В наиболее жаркий час они покидали кают-компанию и устраивались в креслах, установленных для них на корме, под навесом из коричневой парусины. Недосягаемые для солнечных лучей и обдуваемые ветерком, они вели беседы на самые разные темы, которые почти все (разве что за исключением женщин) сводились в конце концов к политике.
Потому что графа очень волновала вражда между французским королём Франциском I и испанским королём Карлом V, возникшая после избрания Карла императором Священной Римской империи, а также из-за нужды папы Льва X в союзе с Карлом ради борьбы с влиянием Мартина Лютера. Вражда эта вылилась в длительную войну, которая в тот момент, когда граф покидал Испанию, велась под стенами Марселя и, казалось, что последняя крепость Прованса, оставшаяся во французских руках, вот-вот падёт. Но, увы, известия, достигшие посла уже в Москве, были нерадостными. Марсель по-прежнему держался, а Франциск собирал огромную армию, противостоять которой имперским войскам будет весьма трудно.

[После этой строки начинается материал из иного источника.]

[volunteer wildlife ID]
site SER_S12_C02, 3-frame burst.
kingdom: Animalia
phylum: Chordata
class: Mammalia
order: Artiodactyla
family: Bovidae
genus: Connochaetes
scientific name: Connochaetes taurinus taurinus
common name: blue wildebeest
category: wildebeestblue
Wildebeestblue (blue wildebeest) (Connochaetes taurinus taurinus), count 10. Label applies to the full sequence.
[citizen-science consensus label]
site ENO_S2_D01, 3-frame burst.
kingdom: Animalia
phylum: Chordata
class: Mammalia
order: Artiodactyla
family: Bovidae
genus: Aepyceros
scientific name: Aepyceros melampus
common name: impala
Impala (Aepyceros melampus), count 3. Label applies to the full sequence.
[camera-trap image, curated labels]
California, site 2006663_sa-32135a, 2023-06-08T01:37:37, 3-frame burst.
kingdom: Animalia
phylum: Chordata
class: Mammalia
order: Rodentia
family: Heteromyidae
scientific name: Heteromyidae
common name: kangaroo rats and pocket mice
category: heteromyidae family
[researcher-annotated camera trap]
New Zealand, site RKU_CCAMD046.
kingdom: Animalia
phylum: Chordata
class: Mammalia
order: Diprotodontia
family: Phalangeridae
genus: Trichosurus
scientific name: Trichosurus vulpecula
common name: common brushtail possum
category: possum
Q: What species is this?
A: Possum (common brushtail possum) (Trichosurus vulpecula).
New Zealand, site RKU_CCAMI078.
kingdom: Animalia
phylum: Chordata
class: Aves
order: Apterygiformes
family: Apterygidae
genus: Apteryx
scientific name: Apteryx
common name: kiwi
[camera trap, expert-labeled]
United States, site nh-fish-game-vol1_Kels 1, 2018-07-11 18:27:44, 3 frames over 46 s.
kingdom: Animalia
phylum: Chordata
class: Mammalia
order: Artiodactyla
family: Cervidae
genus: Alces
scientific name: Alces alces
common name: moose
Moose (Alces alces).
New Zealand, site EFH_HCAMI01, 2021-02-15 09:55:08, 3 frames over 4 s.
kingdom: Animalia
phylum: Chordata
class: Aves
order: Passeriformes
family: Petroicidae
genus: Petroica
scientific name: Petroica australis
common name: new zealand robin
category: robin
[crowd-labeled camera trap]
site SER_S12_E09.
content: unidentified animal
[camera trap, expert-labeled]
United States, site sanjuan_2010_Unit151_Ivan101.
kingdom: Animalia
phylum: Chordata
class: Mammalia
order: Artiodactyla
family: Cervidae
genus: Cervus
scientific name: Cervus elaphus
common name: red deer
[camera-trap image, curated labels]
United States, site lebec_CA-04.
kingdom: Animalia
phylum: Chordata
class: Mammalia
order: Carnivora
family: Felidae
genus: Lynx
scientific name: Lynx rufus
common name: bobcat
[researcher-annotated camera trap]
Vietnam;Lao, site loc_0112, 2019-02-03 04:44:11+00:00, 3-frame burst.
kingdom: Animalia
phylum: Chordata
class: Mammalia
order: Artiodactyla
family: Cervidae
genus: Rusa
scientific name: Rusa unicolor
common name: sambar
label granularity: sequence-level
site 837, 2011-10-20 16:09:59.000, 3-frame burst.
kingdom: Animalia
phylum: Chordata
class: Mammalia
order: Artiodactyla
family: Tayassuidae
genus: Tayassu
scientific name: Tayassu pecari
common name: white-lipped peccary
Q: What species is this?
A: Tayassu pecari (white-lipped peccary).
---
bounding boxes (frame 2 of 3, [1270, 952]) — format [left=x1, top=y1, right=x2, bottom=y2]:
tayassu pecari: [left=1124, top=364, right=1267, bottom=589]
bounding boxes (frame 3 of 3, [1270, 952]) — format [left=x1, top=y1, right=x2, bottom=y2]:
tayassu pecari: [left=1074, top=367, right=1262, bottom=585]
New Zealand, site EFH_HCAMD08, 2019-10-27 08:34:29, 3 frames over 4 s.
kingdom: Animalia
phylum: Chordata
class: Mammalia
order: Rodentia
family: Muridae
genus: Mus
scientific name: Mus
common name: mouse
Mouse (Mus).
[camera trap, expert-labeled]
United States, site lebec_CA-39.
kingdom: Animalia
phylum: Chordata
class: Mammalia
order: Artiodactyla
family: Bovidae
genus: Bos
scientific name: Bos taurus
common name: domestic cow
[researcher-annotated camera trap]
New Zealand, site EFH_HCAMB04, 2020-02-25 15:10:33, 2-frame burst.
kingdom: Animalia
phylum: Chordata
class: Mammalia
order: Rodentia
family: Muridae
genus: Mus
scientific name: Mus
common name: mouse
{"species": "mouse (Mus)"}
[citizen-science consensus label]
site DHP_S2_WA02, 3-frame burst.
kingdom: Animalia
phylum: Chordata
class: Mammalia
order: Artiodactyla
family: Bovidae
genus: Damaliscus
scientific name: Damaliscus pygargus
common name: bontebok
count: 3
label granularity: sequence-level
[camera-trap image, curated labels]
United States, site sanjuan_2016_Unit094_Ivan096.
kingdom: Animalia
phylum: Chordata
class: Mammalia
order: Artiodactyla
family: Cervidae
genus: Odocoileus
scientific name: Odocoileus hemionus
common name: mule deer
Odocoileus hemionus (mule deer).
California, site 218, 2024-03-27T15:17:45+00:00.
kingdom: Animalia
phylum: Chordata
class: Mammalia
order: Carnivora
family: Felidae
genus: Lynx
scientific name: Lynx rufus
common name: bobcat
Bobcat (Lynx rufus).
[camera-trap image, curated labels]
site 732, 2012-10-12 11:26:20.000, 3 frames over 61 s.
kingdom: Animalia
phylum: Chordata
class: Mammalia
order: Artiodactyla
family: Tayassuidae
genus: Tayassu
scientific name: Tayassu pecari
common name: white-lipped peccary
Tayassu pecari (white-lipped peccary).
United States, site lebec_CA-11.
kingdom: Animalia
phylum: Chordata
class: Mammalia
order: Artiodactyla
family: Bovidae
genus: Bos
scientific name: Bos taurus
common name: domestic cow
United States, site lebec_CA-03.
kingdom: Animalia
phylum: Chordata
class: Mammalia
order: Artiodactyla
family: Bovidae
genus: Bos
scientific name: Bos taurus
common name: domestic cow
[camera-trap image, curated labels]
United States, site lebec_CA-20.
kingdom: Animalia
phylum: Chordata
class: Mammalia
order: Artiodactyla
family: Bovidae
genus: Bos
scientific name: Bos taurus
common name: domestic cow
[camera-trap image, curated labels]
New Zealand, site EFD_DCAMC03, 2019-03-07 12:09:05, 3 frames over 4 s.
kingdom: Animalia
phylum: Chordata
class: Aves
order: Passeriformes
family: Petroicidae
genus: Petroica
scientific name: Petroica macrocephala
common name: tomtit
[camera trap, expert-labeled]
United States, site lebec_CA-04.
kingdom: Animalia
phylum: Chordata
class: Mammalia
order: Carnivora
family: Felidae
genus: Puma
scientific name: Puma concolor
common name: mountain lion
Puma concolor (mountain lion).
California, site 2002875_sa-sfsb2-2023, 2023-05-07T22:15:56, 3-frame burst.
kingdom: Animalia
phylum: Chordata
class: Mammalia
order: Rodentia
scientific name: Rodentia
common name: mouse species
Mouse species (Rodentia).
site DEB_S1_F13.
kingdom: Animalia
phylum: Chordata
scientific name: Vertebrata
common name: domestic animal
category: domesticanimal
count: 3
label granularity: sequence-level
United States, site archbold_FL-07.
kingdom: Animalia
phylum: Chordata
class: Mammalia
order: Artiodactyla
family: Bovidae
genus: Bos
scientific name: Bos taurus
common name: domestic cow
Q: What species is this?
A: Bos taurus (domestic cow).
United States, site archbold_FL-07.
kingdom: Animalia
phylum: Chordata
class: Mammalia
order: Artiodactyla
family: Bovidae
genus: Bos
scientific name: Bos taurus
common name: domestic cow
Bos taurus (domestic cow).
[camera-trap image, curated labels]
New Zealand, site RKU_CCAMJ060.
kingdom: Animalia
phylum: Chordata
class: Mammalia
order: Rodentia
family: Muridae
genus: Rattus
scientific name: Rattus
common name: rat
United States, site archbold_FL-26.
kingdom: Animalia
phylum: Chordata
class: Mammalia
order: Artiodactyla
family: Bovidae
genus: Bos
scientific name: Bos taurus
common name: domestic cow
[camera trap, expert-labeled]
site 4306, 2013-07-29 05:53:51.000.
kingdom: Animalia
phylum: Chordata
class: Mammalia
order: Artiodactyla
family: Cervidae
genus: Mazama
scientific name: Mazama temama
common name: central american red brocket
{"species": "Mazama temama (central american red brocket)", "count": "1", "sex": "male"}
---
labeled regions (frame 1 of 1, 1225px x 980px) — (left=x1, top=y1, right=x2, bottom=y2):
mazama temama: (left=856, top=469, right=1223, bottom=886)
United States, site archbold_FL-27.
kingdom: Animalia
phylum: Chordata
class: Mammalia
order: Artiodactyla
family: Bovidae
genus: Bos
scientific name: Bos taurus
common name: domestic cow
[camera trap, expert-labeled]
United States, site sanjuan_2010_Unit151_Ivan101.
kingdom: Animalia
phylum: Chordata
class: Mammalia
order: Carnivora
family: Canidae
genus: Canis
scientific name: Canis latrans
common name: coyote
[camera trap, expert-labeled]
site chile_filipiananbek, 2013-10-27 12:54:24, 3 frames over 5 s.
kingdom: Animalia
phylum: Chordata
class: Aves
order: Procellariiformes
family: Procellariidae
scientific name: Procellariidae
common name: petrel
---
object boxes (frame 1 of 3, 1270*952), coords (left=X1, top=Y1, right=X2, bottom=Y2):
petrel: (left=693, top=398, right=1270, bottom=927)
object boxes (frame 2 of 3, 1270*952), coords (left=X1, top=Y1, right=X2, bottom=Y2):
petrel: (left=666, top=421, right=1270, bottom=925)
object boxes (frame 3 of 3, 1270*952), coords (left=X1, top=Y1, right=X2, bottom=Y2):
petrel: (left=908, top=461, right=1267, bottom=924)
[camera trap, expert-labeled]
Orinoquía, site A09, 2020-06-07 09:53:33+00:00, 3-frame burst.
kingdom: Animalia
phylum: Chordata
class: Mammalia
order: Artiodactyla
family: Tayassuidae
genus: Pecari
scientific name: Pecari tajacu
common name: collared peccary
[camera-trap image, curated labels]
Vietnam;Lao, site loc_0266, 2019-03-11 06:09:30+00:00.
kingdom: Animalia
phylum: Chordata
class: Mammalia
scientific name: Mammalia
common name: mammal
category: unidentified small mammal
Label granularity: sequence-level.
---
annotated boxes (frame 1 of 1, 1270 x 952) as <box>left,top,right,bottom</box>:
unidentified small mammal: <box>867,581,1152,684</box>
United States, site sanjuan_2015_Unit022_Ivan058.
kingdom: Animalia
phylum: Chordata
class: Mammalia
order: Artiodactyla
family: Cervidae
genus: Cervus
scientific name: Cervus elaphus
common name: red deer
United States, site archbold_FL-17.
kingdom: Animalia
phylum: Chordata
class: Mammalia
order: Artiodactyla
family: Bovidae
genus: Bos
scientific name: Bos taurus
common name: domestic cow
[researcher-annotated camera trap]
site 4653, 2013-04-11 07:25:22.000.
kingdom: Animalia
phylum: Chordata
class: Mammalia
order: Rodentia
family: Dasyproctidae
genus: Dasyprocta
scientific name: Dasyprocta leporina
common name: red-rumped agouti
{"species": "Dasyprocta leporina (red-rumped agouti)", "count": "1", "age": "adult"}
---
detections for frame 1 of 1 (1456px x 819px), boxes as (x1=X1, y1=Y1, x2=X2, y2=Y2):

Слушая де Конти, Андрей мысленно хмыкал и благодарил Дюма за его роман "Сальтеадор", который познакомил его с Карлом, и после которого он некоторое время даже увлекался историей Испании. Уж по крайней мере Альтамира-и-Кревеа в библиотеке он зачитал до дыр. А поскольку волны искажения реальности ещё вряд ли докатились до этого конца Европы, то кое-какими сведениями, осевшими в памяти, можно было неплохо воспользоваться в предстоящих переговорах. Ну и, главное, не забыть бы в Антверпене поставить крупную сумму на поражение Франциска. Думается — ставки на это будут высокими, ведь французский король неплохо выдержал тяжкие годы имперских побед и теперь госпожа Удача вроде как повернулась к нему ликом, а не филейной частью, как раньше. Вот и пусть толстосумы оплатят ему хоть год колонизации, которая пока что лишь высасывала деньги из вовсе не бездонного княжеского бюджета.
Разумеется, в этих беседах не обошли стороной и столь любимое князем морское дело. Граф, конечно, был человеком сухопутным, но в среде испанских аристократов хватало тех, кто делал карьеру на корабельных палубах. Так что у него было, что рассказать собеседнику.
И хоть в основном это был вольный пересказ морских баек, которые Андрей и сам потравить был горазд, но кое какую информацию он из них выжал. Так, оказалось, что испанские капитаны не очень-то любили суда португальской постройки, предпочитая им пусть и слабее вооружённые, но более ходкие и манёвренные корабли кастильских или баскских корабелов.
А это уже была пища для размышлений и выработки тактики противодействия. Ведь с португальцами русским придётся схлестнуться довольно скоро. Если не в Канаде, то в Персидском заливе точно. Шах не простит португальцам захват Ормуза, а опыт англичан подсказывал, что помощь в отвоевании этого порта весьма прибыльно сказывается на торговых отношениях с Персией. А шёлк Гиляна явно стоил того, чтобы слегка подпортить из-за него отношения с одной далёкой страной.
Миновав проливы и выйдя в Немецкое море, шхуны не пошли вдоль берега, как это обычно делали каботажники, а решительно направились за горизонт. И через несколько дней взору мореходов и дипломатов вместо ещё не успевшего надоесть пустынного морского простора открылась тёмная полоска берега, которая по мере приближения всё больше превращалась в обычное побережье — с холмами, лугами, лесами и перелесками, уходящими в дымчатую размытую даль. Именно такой впервые и увидели русичи Англию.